En este sentido se puede decir que la cultura es el fundamento de la vida de los pueblos, la raíz de su identidad profunda, el soporte de su supervivencia y de su independencia.

8. Y esto es mucho más verdadero referido a los pueblos en los que la cultura es la expresión máxima de la vida de cada uno de los hombres. El hombre, dije también en la UNESCO, "es el hecho primordial y fundamental de la cultura" (núm. 8: AAS 72, 1980, pág. 739; L'Osservatore Romano, edición en lengua española, 15 de junio de 1980, pág. 12).

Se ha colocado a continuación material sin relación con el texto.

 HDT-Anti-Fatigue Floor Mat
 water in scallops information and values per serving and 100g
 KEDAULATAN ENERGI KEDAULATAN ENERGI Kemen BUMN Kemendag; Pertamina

Esta unifica los elementos de que se compone el hombre y que se complementan mutuamente sin dejar de estar a veces en una profunda tensión recíproca: espíritu y cuerpo. Ninguno de los dos puede sobrepasar sus límites en detrimento del otro; y lo que garantiza este difícil equilibrio —con la gracia de Dios—, es precisamente la vida global del hombre, la cultura, que me gustaba definir en París como "sistema auténticamente humano, síntesis espléndida del espíritu y del cuerpo" (n. 8: AAS 72, 1980, pág. 740; L'Osservatore Romano, edición en lengua española, 15 de junio de 1980, pág. 12).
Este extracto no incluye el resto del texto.